§ **DOCUMENT PASSAGE**:
────────
Chinese transcription(s)
- Xiaoshan Subdistrict Location in Hebei
- Country: China
- Province: Hebei
- Prefecture: Tangshan

Area
- • Total: 4.7 km^{2} (1.8 sq mi)

Population (2020)
- • Total: 14,800
- • Density: 3,100/km^{2} (8,200/sq mi)
- Time zone: UTC+8 (China Standard Time)

= Xiaoshan Subdistrict =

Xiaoshan Subdistrict (小山街道 (Xiǎoshān Jiēdào)) is a subdistrict of Lunan District, Tangshan, Hebei, China. The subdistrict spans an area of 4.7 km2, and has a hukou population of 14,800.

== History ==
Xiaoshan Subdistrict was a prominent early industrial center in Tangshan, dating back to the late 19th century. In 1877, the Qing dynasty government opened a mine in the southern portion of Qiaotun (乔屯 (Qiáotún)), within present-day Xiaoshan Subdistrict. The area's industry propelled the area to become a major commercial hub within Tangshan prior to the Japanese invasion of China.
────────
§ **DATA RECORDS**:
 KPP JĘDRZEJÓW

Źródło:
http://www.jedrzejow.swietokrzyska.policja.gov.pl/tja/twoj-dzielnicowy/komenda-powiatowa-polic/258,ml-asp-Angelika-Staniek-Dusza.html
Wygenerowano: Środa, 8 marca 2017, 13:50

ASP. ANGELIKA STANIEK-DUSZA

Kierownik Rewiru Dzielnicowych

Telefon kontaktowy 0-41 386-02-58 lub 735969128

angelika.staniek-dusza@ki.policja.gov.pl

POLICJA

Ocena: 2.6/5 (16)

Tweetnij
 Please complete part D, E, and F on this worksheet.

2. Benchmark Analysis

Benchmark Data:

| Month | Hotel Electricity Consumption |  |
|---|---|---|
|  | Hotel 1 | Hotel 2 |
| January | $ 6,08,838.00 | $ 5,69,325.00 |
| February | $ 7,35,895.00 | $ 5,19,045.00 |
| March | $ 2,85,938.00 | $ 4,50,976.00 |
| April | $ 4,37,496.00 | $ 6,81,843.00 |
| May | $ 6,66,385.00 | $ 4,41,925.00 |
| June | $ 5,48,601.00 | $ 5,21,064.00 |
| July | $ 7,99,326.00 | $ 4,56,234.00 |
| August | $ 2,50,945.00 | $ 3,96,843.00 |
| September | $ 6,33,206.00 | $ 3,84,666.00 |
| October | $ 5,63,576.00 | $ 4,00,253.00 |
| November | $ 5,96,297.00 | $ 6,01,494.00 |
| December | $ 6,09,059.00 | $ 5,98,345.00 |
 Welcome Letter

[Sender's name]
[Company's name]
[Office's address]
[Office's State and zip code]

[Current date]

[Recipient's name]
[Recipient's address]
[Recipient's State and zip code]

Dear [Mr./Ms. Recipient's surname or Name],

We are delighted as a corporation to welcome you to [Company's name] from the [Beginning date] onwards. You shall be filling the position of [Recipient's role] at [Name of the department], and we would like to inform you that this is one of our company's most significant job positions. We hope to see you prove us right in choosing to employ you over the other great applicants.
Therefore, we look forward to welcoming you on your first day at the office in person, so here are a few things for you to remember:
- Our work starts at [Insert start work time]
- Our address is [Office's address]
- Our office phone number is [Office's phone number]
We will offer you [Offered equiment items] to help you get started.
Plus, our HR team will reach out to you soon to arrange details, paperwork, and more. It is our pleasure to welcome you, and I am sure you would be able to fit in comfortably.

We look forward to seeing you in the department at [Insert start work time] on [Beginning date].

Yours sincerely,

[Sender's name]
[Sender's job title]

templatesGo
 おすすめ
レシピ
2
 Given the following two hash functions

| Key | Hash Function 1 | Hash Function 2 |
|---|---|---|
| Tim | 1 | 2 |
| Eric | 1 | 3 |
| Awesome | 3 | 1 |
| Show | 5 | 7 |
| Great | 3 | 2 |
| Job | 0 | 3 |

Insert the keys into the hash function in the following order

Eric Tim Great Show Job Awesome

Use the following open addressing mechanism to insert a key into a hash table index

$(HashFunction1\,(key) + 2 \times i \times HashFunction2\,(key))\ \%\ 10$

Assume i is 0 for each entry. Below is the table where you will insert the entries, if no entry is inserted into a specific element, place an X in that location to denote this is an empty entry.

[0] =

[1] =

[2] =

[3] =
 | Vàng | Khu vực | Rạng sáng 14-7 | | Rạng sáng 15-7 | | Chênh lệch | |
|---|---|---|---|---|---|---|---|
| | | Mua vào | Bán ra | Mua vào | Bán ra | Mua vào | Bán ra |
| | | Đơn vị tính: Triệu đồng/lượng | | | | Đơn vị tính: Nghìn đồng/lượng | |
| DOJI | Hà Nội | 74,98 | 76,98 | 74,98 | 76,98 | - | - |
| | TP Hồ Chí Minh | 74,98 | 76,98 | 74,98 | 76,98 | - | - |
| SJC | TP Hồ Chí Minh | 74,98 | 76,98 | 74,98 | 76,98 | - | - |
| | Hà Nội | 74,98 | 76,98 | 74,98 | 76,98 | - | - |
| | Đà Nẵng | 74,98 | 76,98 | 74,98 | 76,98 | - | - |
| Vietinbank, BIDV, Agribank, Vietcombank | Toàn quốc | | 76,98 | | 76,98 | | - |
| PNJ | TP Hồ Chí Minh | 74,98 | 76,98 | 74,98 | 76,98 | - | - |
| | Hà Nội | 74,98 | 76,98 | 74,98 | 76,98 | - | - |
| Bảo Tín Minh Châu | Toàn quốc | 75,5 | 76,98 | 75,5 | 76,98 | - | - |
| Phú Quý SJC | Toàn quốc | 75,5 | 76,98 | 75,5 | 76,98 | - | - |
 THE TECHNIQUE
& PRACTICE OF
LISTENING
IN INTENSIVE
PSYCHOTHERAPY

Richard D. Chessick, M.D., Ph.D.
────────
§ **PROBLEMS AND TASKS**:
**A.** State whether each statement agrees with the Xiaoshan Subdistrict text, answering yes or no and quoting the deciding words: (i) the Qing dynasty government opened a mine in the area in 1877; (ii) Xiaoshan Subdistrict lies within Lubei District; (iii) the subdistrict covers 8.2 km2.
**B.** Reproduce the passage of the Xiaoshan Subdistrict text between "- Time zone: UTC+8" and "population of 14,800.", inclusive.
Work only from the Xiaoshan Subdistrict text.

§ **ANSWERS PER TASK**:
**A.**
(i) Yes: "In 1877, the Qing dynasty government opened a mine in the southern portion of Qiaotun"
(ii) No: "is a subdistrict of Lunan District, Tangshan, Hebei, China"
(iii) No: "The subdistrict spans an area of 4.7 km2"

**B.**
- Time zone: UTC+8 (China Standard Time)

= Xiaoshan Subdistrict =

Xiaoshan Subdistrict (小山街道 (Xiǎoshān Jiēdào)) is a subdistrict of Lunan District, Tangshan, Hebei, China. The subdistrict spans an area of 4.7 km2, and has a hukou population of 14,800.